### BRONTEKST
━━━━━━━━━━━━━━━━
Openbaring 1 : 4 en 5a over Gods drie-eenheid
Wil je eerst het gedeelte uit de bijbel lezen?
Zondag Trinitatis
Genade zij u en vrede van hem die is, die was en die komt, en van de zeven geesten voor zijn troon, en van Jezus Christus, de betrouwbare getuige, de eerstgeborene van de doden, de heerser over de vorsten van de aarde.
Eén plus één plus één is drie. Maar één maal één maal één is één.
Zo is het met God, leert een oud catechisatieboekje. Want Hij is de Vader, de Zoon en de Heilige Geest, en toch één God.
Het is vandaag zondag Trinitatis. Deftig oud Kerklatijn. Maar het wil zeggen: de zondag van de drie-eenheid. Op deze eerste zondag na Pinksteren, nu alle christelijke feesten achter de rug zijn, wordt al vanaf de vroege middeleeuwen het feest van Gods drie-eenheid gevierd.
God laat ons bij wijze van spreken drie gezichten zien, dat van de Vader, de Zoon en de Heilige Geest.
Als Vader is Hij God bóven ons, die alles leidt, almachtig is, en verborgen.
Als Zoon is Hij God mét ons, naast ons, een mens ons nabij, van vlees en bloed als wij, onze naaste, die ons ook echt het naast was, tot in zonde en schuld, nood en dood.
Als Heilige Geest is Hij God ín ons, die, zingt psalm 51, in ons een hart schept, dat leeft in het licht en een vaste geest, die diep van binnen zonder onzekerheid God gaat beminnen.
Gods drie-eenheid. Een onderdeel van wat de kerk ons wel leert. Maar we niet begrijpen. Daaruit blijkt dat de Here met ons verstand niet is te vatten. Maar ook, hoe rijk geschakeerd en gevarieerd Gods reddende daden zijn. God heeft meer pijlen op zijn boog als het behoud van zijn schepping gaat. Hij is er het begin, het vervolg en het einde van. Het is allemaal uit God, door God, en tot God. Hij is Zelf Zijn weg helemaal omlaag naar óns toe. Hij is ook Zelf onze weg helemaal omhoog naar Hem toe. De ene driemaal heilige God.
━━━━━━━━━━━━━━━━
### OPDRACHT 1
Beantwoord de volgende vragen aan de hand van de overdenking over Gods drie-eenheid.
(a) Op welke zondag na Pinksteren wordt het feest van Gods drie-eenheid gevierd?
(b) Welke psalm wordt in de overdenking genoemd?
(c) Als wie is God "God mét ons"?
### OPDRACHT 2
Schrijf uit de overdenking het stuk over vanaf "Zo is het met" tot en met "nood en dood.".
### OPDRACHT 3
Geef bij elke bewering aan of ze overeenstemt met de overdenking over Gods drie-eenheid.
(a) Het feest van Gods drie-eenheid wordt sinds de late middeleeuwen gevierd.
(b) Gods drie-eenheid begrijpen we niet.
(c) Als Vader is God in ons.
De regels die nu volgen, spelen hierbij geen enkele rol.

### Gegevens uit een verzameling
━━━━━━━━━━━━━━━━
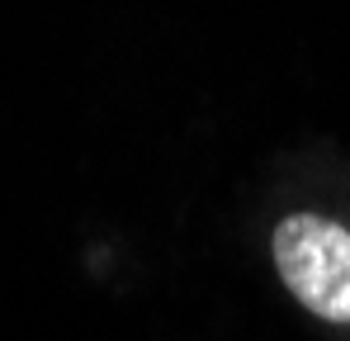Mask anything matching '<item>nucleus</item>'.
<instances>
[{
    "instance_id": "f257e3e1",
    "label": "nucleus",
    "mask_w": 350,
    "mask_h": 341,
    "mask_svg": "<svg viewBox=\"0 0 350 341\" xmlns=\"http://www.w3.org/2000/svg\"><path fill=\"white\" fill-rule=\"evenodd\" d=\"M275 266L289 294L327 323H350V232L317 214L275 227Z\"/></svg>"
}]
</instances>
━━━━━━━━━━━━━━━━
### DEFINITIEF ANTWOORD 1
(a) Op de eerste zondag na Pinksteren.
(b) Psalm 51.
(c) Als Zoon.

### DEFINITIEF ANTWOORD 2
Zo is het met God, leert een oud catechisatieboekje. Want Hij is de Vader, de Zoon en de Heilige Geest, en toch één God.
Het is vandaag zondag Trinitatis. Deftig oud Kerklatijn. Maar het wil zeggen: de zondag van de drie-eenheid. Op deze eerste zondag na Pinksteren, nu alle christelijke feesten achter de rug zijn, wordt al vanaf de vroege middeleeuwen het feest van Gods drie-eenheid gevierd.
God laat ons bij wijze van spreken drie gezichten zien, dat van de Vader, de Zoon en de Heilige Geest.
Als Vader is Hij God bóven ons, die alles leidt, almachtig is, en verborgen.
Als Zoon is Hij God mét ons, naast ons, een mens ons nabij, van vlees en bloed als wij, onze naaste, die ons ook echt het naast was, tot in zonde en schuld, nood en dood.

### DEFINITIEF ANTWOORD 3
(a) Nee: "wordt al vanaf de vroege middeleeuwen het feest van Gods drie-eenheid gevierd."
(b) Ja: "Maar we niet begrijpen."
(c) Nee: "Als Vader is Hij God bóven ons"